Development and validation of machine learning models for predicting blastocyst yield in IVF cycles.
Journal:
Scientific reports
Published Date:
Jul 2, 2025
Abstract
Predicting blastocyst formation poses significant challenges in reproductive medicine and critically influences clinical decision-making regarding extended embryo culture. While previous research has primarily focused on determining whether an IVF cycle can produce at least one blastocyst, less attention has been given to quantifying blastocyst yields. This study aims to develop and validate such a quantitative predictive tool for IVF cycles. We employed three machine learning models-SVM, LightGBM, and XGBoost-which demonstrated comparable performance and outperformed traditional linear regression models (R: 0.673-0.676 vs. 0.587, Mean absolute error: 0.793-0.809 vs. 0.943). Ultimately, LightGBM emerged as the optimal model, due to utilizing fewer features (8 vs. 10-11 in SVM/XGBoost) and offering superior interpretability. We then stratified predictions and actual yields into three categories (0, 1-2, and ≥ 3 blastocysts) to evaluate the model's discriminative performance.

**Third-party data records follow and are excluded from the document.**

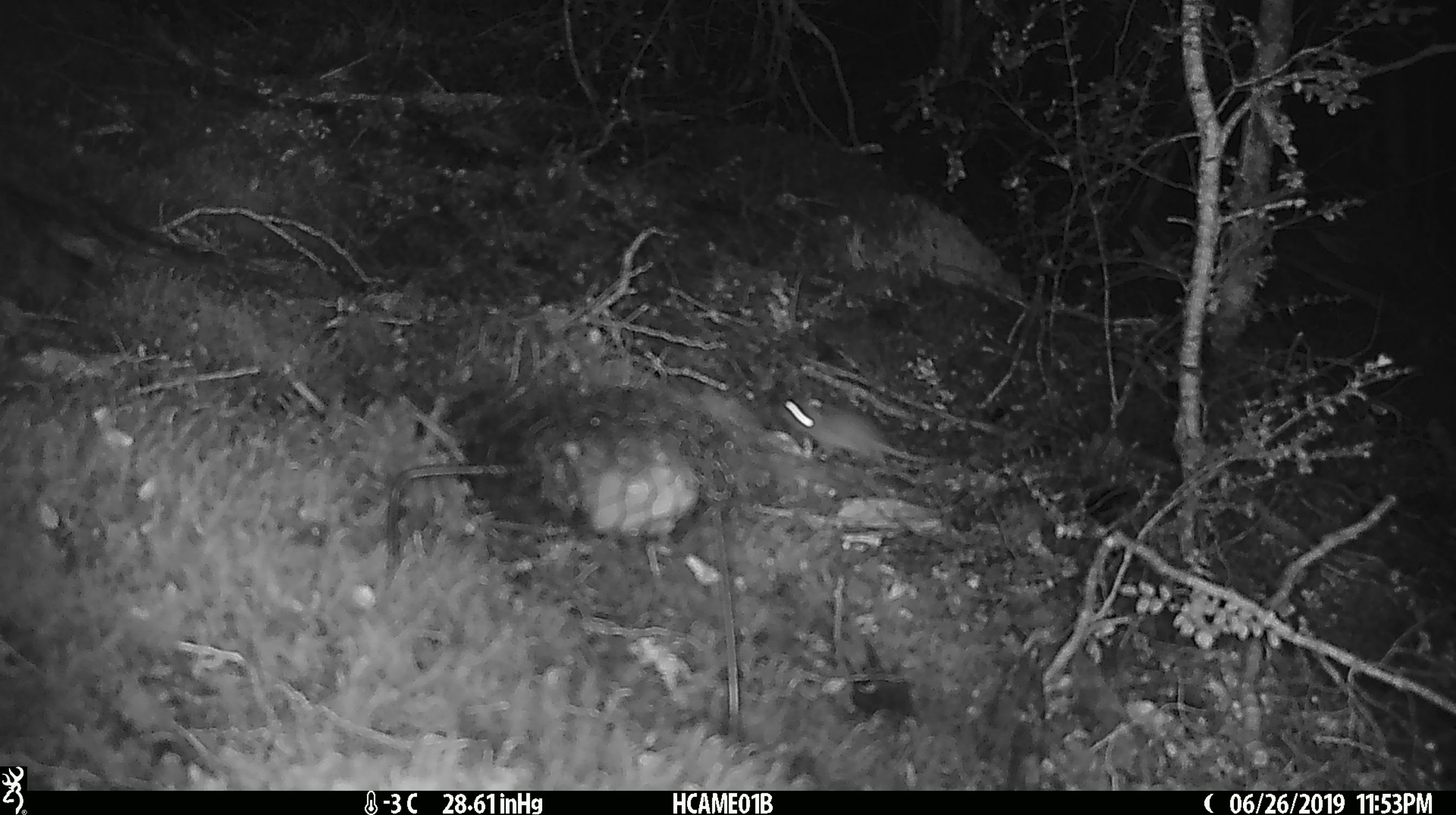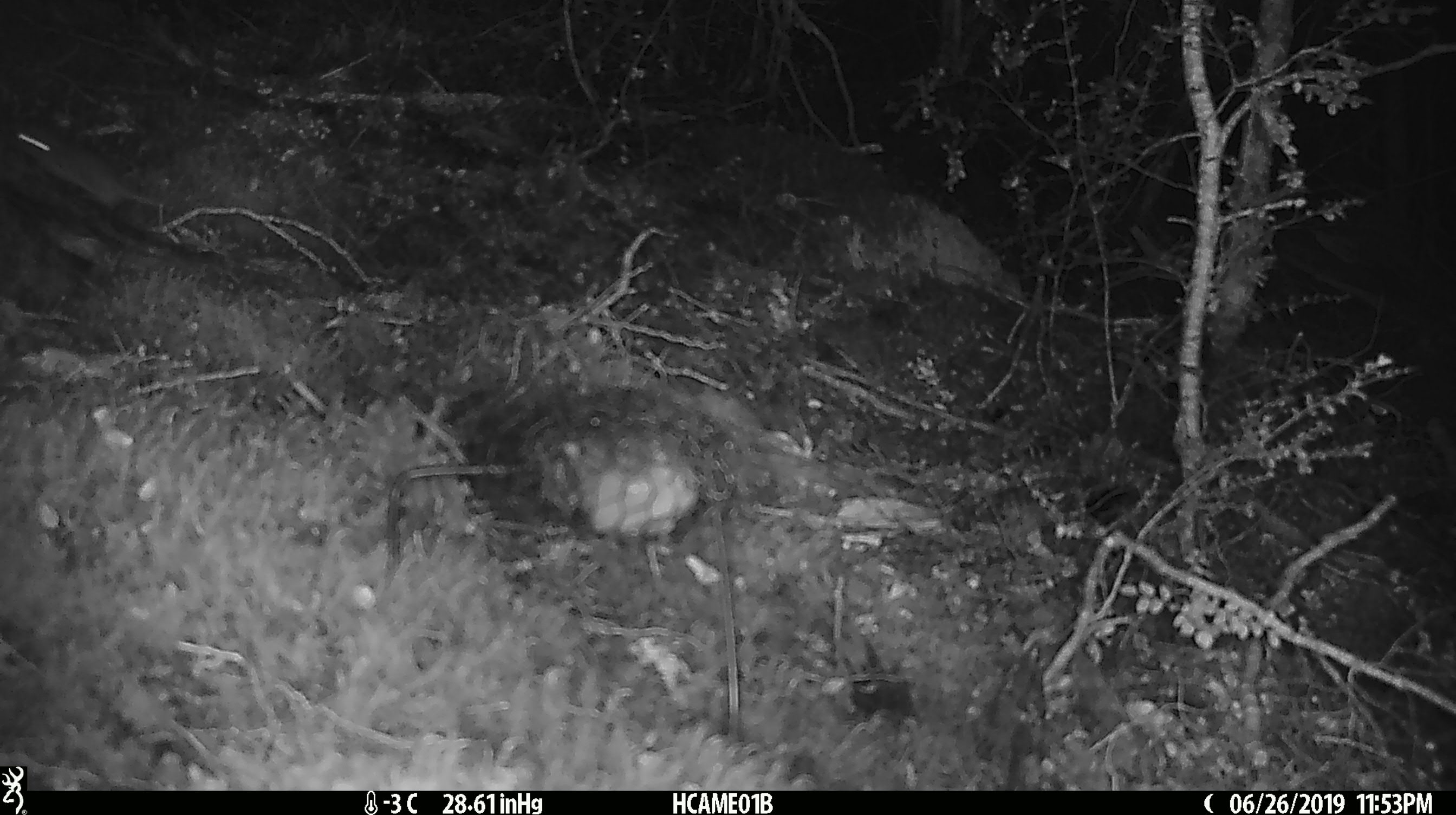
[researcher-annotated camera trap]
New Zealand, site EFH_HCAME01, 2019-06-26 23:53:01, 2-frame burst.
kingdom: Animalia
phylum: Chordata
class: Mammalia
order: Rodentia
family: Muridae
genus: Mus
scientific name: Mus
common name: mouse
Mouse (Mus).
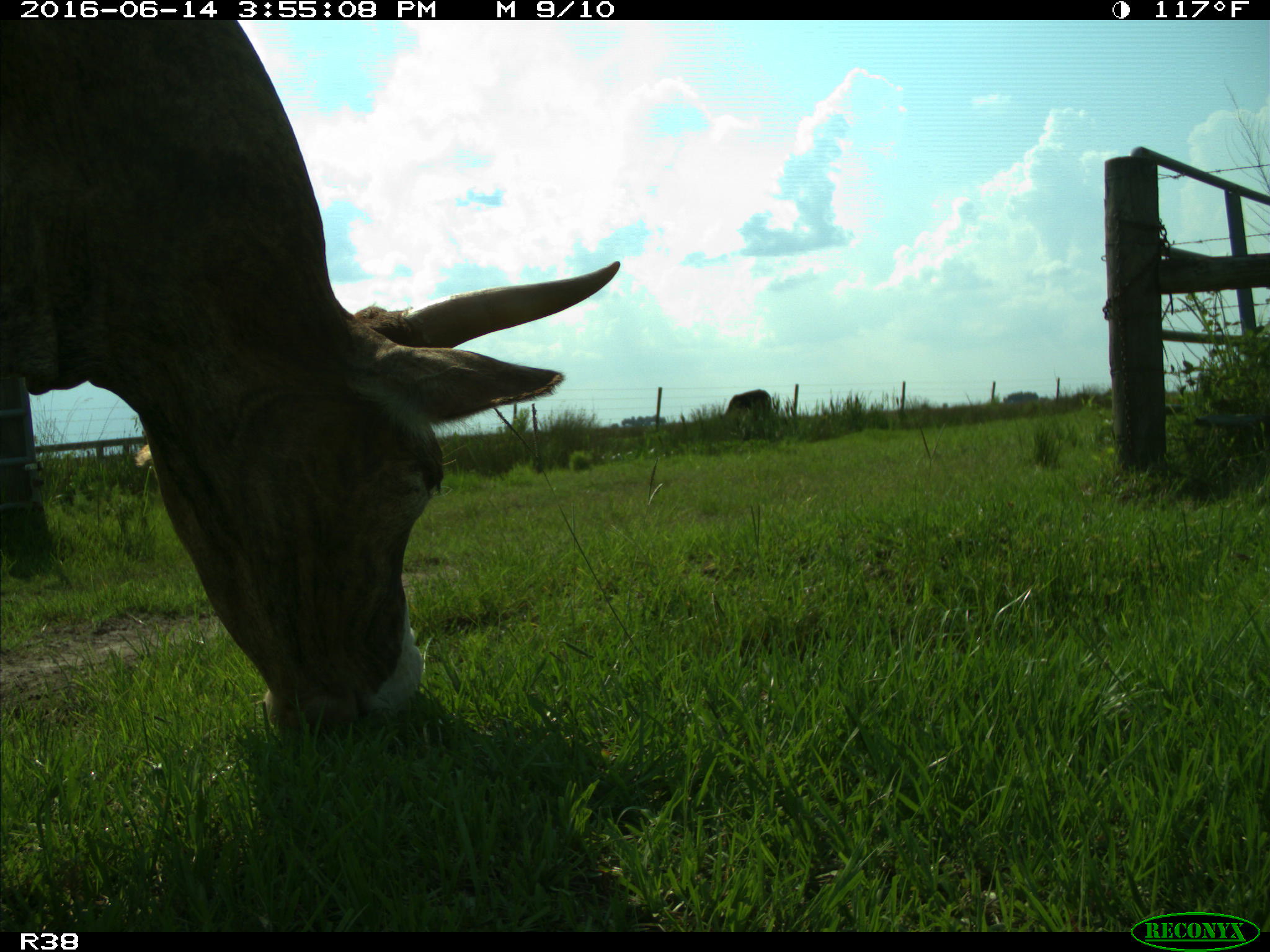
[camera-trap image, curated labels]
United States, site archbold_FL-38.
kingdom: Animalia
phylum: Chordata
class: Mammalia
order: Artiodactyla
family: Bovidae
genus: Bos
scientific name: Bos taurus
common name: domestic cow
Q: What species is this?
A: Bos taurus (domestic cow).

In this multi-classification task, LightGBM demonstrated robust accuracy (0.675-0.71) with fair-to-moderate agreement (kappa coefficients: 0.365-0.5) across both the overall cohort and poor-prognosis subgroups. Feature importance analysis identified three critical predictors: the number of extended culture embryos, the mean cell number on Day 3, and the proportion of 8-cell embryos. By leveraging the potential of machine learning, this research provides clinicians with valuable insights for making individualized decisions regarding extended embryo culture.